Elwen Evans QC said Mr Bridger's vehicle had been examined by experts to see if there was any evidence of a collision.

The court heard there was nothing on the bodywork, underside or tyres to suggest contact with a body or a bicycle.

There was also, the court heard, no evidence found in the vehicle, nor any evidence of a large-scale cleanup in there.

The prosecution said there is no evidence to prove April came to any harm at the Bryn-y-Gog estate where she lived, or in Mr Bridger's vehicle.

During a series of police interviews following Mr Bridger's arrest, Miss Evans said the defendant repeated his account that he ran over April and drove around the town with her 'either dead or dying'.

Miss Evans said: "He said he tried to revive her by blowing into her mouth and nose.

"He said he drove out of Bryn-y-Gog to get medical help.

"He didn't call 999 even though his phone was on the dashboard.

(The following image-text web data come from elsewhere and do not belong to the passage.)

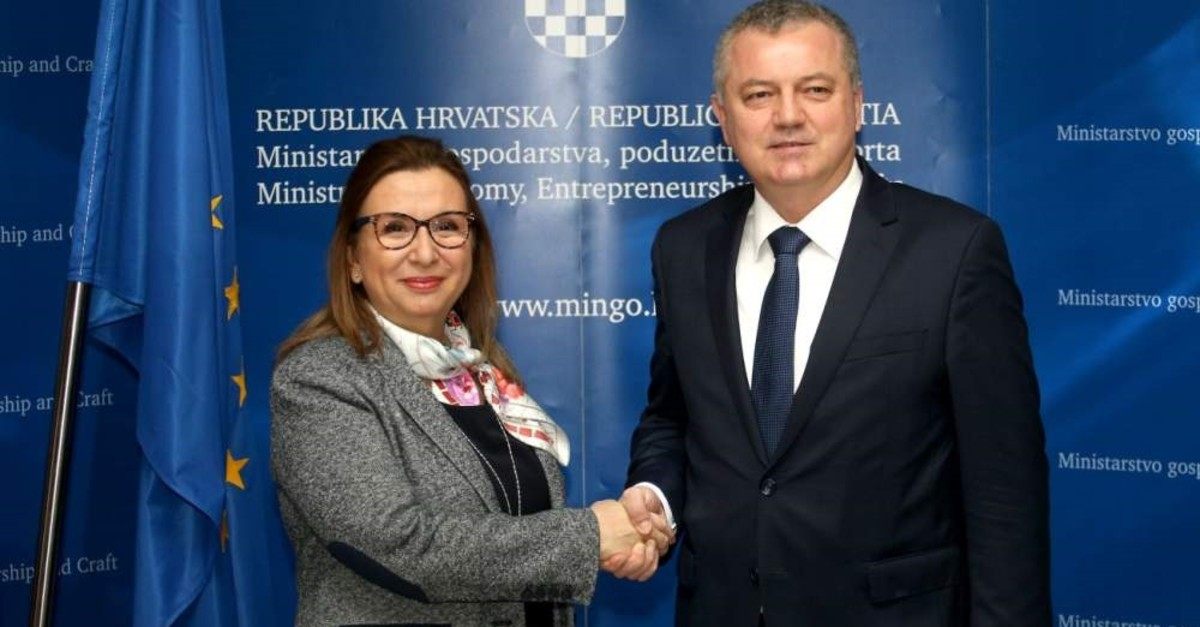 Trade Minister Ruhsar Pekcan (L) shakes hands with Darko Horvat, Croatia's economy, entrepreneurship, and crafts minister, Zagreb, Croatia, Feb. 11, 2020. (AA Photo)
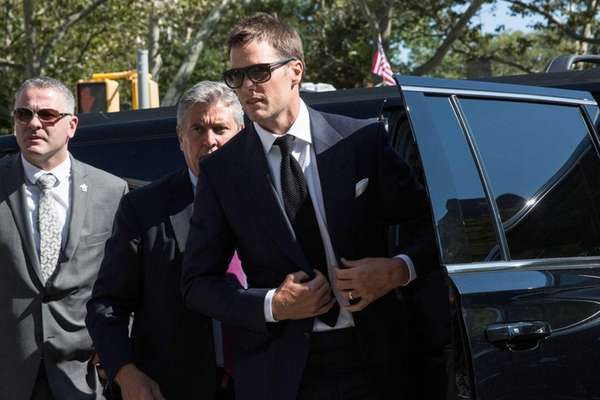New England Patriots quarterback Tom Brady arrives at
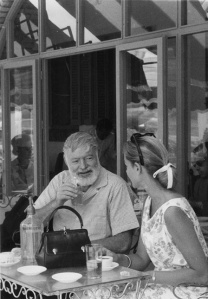 Ernest Hemingway and actress Lauren Bacall having espresso in Pamplona, Spain, 1959. (National Archives Identifier 192696)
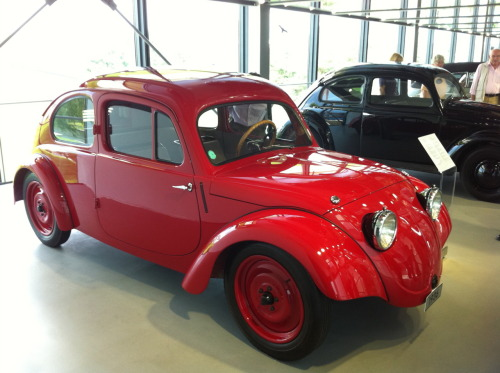 "vwkombi:  the first Volkswagen concept car on show at the Volkswagen museum in Wolfsburg; in the back the first production model to compare. eg the concept didn't have running boards or a rear window, and it featured ""suicide doors"", which open forward. the name ""beetle"" came much later, so I won't use it…"
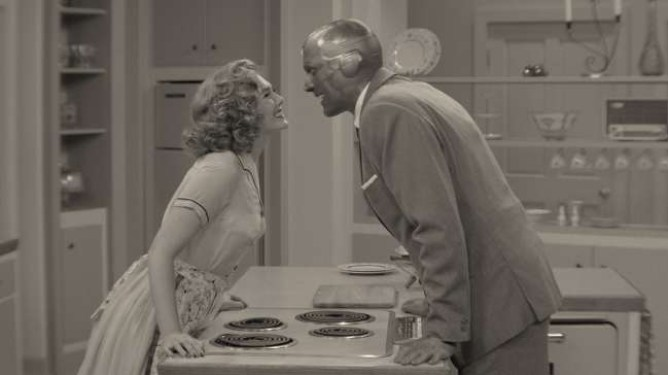 Paul Bettany and Elizabeth Olsen lean in for a kiss as the two settle into their new kitchen in a 50s inspired black and white setting as seen in WandaVision.
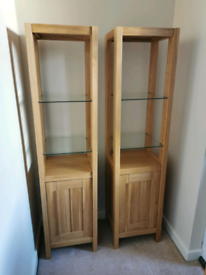 Two wooden display units with glass shelves and cupboards under.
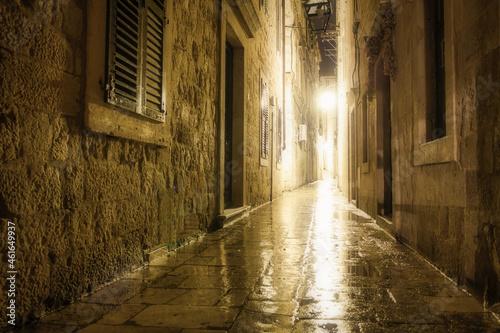 Billede på lærred Old alleyway with lights through a building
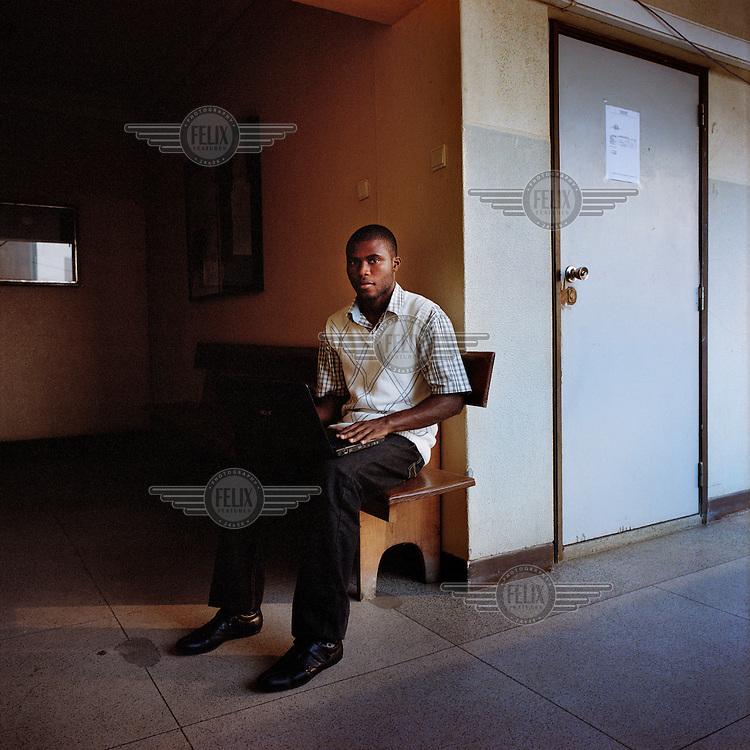 21-year-old Simao Matondo uses a laptop computer at the Agostinho Neto University (Universidade Agostinho Neto)..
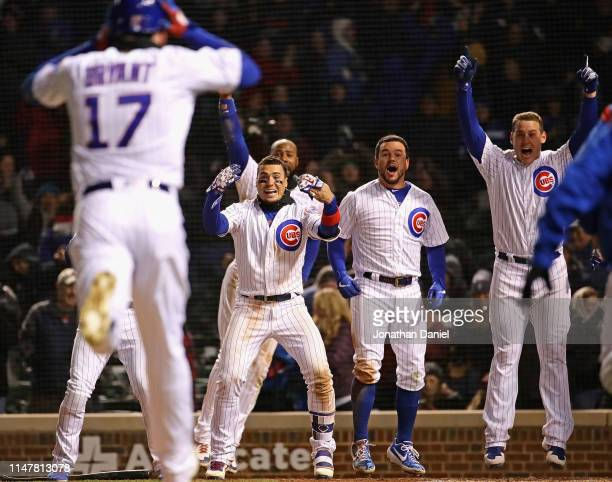 Javier Baez Jason Heyward Kyle Schwarber and Anthony Rizzo of the Chicago Cubs wait for Kris Bryant to cross the plate after he hit the gamewinning...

"He drove up to the monument [in the town] and at that point, I quote: 'I knew she was gone'."

After waking up the next day, the court heard, Mr Bridger told police he immediately went to his car to see where April was and then began to search for her.

Miss Evans told the court: "He didn't think he would have burned her or buried her or put her in the river; being a father himself he said he would not have done those things.

"He said it was a pure stupid accident."

The prosecution alleges that Mr Bridger's actions were 'sexually motivated', and that he had 'a clear interest' in child pornography and child murder cases.

But the defendant said he did not have a 'sexual interest' in children.

Mark Bridger denies abducting and murdering April Jones, and attempting to pervert the course of justice.

Elwen Evans QC has now completed her opening statement and the trial will resume tomorrow.